→ Given task:
Output every line of the entries from the line containing "What distance away" through the last, exactly, with no other content.

→ Dataset records:
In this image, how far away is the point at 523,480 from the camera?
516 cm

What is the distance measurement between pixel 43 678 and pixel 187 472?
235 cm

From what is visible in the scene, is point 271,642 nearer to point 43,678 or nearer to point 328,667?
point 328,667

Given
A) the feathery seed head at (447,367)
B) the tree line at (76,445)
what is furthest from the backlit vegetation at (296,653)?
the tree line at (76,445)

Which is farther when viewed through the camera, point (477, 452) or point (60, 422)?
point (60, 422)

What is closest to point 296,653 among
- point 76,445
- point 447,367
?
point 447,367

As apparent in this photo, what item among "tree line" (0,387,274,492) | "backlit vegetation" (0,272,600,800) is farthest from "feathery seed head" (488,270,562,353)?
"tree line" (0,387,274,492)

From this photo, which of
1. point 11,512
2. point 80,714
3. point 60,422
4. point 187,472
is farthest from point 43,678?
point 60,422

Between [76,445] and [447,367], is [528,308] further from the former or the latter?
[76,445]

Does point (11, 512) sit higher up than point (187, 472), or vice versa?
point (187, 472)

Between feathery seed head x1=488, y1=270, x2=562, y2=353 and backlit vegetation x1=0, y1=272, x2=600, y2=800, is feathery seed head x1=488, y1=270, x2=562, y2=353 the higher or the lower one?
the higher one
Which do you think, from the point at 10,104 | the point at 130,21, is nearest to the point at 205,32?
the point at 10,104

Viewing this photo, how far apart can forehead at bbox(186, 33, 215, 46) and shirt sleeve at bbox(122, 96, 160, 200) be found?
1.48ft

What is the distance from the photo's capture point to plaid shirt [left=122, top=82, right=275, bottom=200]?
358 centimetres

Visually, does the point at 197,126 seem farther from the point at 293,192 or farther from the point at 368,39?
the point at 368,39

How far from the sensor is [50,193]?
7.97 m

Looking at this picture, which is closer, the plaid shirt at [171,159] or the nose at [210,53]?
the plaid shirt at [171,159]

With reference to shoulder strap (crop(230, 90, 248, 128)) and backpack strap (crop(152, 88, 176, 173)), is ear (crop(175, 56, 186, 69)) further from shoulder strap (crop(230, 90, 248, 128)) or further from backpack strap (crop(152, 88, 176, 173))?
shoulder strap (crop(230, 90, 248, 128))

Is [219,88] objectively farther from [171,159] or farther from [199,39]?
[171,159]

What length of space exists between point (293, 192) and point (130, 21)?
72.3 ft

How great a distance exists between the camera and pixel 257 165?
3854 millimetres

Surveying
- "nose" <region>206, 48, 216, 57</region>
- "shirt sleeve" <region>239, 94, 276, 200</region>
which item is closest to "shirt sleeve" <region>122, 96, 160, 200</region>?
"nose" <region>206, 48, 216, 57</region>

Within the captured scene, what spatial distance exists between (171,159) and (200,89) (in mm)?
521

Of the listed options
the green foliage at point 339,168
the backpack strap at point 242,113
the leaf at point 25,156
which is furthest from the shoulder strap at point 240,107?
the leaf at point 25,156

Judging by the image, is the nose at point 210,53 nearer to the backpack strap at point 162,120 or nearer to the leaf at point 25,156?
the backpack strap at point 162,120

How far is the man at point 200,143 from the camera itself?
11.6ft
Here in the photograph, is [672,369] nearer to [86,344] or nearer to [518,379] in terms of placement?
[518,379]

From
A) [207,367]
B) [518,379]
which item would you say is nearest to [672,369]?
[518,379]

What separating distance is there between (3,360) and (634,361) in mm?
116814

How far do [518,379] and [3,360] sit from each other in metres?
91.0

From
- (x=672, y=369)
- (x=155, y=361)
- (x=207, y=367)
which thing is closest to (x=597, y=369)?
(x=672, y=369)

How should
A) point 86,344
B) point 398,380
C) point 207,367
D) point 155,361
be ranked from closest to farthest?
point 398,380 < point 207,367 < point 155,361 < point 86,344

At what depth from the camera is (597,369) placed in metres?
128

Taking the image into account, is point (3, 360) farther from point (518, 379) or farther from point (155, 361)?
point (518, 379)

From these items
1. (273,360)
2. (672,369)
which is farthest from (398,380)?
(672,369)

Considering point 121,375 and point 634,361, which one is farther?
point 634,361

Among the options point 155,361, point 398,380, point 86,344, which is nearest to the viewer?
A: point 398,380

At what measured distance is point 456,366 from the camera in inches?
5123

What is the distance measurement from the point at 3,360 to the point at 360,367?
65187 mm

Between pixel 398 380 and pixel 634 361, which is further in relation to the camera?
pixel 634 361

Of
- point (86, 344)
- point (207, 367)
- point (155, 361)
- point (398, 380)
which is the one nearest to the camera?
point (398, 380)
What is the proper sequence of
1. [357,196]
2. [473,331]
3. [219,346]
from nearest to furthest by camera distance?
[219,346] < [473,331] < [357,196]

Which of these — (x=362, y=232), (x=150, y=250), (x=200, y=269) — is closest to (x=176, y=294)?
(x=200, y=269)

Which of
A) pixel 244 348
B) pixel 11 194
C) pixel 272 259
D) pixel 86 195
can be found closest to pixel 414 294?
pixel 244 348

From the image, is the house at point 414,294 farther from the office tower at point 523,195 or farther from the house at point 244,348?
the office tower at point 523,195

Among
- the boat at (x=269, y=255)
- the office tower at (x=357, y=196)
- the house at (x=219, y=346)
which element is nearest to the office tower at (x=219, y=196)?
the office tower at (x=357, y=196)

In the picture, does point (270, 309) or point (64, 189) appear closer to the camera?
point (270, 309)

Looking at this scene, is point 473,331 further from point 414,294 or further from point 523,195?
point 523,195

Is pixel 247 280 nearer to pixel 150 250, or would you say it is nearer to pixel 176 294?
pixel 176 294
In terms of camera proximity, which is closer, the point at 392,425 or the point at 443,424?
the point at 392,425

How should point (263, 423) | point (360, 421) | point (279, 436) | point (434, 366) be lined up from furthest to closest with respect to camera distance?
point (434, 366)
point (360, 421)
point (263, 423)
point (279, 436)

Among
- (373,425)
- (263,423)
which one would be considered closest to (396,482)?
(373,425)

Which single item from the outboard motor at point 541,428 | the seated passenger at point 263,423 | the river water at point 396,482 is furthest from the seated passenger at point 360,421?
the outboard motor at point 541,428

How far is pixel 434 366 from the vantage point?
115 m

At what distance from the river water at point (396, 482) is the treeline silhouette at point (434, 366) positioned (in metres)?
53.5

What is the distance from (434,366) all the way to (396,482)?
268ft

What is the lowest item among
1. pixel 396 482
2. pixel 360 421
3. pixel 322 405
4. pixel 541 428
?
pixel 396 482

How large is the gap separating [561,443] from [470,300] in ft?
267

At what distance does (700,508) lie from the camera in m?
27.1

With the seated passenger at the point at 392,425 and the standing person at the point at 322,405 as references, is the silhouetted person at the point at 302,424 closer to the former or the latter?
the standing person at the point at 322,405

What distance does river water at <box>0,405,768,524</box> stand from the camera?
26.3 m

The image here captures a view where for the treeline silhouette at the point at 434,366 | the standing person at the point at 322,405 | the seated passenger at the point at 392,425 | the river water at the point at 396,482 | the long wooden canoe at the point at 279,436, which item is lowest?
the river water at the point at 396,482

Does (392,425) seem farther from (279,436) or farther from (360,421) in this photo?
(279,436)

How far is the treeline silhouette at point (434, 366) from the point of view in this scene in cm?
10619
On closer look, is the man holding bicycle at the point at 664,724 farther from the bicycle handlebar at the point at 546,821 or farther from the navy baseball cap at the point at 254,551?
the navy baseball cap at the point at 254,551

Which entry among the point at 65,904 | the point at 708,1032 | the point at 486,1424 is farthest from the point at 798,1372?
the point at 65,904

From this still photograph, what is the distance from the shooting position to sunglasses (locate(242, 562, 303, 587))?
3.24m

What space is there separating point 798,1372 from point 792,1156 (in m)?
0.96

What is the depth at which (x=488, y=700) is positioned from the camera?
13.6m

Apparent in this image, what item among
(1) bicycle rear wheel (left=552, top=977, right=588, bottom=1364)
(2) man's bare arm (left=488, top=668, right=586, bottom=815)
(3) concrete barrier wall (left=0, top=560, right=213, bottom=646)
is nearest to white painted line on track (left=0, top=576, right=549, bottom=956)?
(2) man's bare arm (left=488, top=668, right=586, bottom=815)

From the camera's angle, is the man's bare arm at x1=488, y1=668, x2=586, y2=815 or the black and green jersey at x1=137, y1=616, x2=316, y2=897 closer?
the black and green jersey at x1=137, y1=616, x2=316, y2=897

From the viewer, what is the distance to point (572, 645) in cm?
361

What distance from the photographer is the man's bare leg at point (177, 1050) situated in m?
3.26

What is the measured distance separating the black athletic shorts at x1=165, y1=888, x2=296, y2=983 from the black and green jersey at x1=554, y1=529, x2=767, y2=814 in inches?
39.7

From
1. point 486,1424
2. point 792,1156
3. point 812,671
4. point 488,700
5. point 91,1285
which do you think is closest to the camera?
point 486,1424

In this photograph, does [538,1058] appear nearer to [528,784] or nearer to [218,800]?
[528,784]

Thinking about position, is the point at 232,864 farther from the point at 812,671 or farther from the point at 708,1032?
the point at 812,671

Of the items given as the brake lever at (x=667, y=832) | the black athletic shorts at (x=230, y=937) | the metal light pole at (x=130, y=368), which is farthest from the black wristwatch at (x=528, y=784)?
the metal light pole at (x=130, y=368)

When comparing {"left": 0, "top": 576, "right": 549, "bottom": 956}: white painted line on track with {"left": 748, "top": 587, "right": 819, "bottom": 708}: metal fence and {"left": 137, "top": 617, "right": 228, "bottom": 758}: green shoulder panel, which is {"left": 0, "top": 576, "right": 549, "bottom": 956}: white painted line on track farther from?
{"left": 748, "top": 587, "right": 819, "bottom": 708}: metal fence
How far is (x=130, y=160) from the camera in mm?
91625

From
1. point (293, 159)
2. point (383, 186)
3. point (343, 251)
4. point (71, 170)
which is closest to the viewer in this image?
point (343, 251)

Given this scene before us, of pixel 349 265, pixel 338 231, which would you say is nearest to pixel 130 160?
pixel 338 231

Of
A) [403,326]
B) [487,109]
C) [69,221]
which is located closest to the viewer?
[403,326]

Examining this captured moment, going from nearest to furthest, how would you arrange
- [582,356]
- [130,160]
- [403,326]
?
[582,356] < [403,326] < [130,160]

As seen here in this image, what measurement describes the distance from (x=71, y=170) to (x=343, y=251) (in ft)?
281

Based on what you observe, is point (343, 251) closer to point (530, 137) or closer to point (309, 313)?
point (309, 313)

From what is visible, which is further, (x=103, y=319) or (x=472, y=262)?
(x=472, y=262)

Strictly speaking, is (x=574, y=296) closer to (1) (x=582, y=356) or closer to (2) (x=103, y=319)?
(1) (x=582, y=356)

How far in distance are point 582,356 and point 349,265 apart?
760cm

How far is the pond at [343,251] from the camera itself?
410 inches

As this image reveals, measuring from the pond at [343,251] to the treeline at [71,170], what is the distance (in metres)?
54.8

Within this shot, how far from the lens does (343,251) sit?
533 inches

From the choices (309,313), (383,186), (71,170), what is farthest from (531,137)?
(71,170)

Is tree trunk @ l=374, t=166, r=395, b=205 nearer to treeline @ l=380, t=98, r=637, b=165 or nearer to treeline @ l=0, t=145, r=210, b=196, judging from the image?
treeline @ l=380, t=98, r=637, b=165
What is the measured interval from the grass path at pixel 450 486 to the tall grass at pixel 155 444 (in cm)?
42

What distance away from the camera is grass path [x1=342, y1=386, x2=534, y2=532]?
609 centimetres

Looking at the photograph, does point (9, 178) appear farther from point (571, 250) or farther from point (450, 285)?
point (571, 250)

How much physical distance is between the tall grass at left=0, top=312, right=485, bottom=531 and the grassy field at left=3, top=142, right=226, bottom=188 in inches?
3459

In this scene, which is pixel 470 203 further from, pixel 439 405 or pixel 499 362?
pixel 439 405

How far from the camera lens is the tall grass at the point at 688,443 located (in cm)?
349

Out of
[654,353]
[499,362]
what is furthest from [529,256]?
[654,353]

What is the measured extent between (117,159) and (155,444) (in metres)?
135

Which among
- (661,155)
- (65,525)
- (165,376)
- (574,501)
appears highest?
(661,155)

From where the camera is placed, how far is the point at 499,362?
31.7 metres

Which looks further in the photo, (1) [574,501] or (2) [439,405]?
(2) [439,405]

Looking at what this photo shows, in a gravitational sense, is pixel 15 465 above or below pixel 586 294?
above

→ Result for this task:
What distance away from the camera is grass path [x1=342, y1=386, x2=534, y2=532]?
609 centimetres

Looking at the photograph, does point (9, 178) appear farther from point (571, 250) or farther from point (450, 285)?
point (571, 250)

How much physical distance is between the tall grass at left=0, top=312, right=485, bottom=531 and the grassy field at left=3, top=142, right=226, bottom=188 in inches?
3459

In this scene, which is pixel 470 203 further from, pixel 439 405 or pixel 499 362?
pixel 439 405

How far from the camera lens is the tall grass at the point at 688,443 located (in cm)?
349

Out of
[654,353]
[499,362]
what is furthest from [529,256]?
[654,353]

What is the measured extent between (117,159) and (155,444) (in metres)?
135

Which among
- (661,155)
- (65,525)
- (165,376)
- (574,501)
appears highest?
(661,155)

From where the camera is placed, how far is the point at 499,362?
31.7 metres

Which looks further in the photo, (1) [574,501] or (2) [439,405]?
(2) [439,405]

Looking at what this photo shows, in a gravitational sense, is pixel 15 465 above or below pixel 586 294?
above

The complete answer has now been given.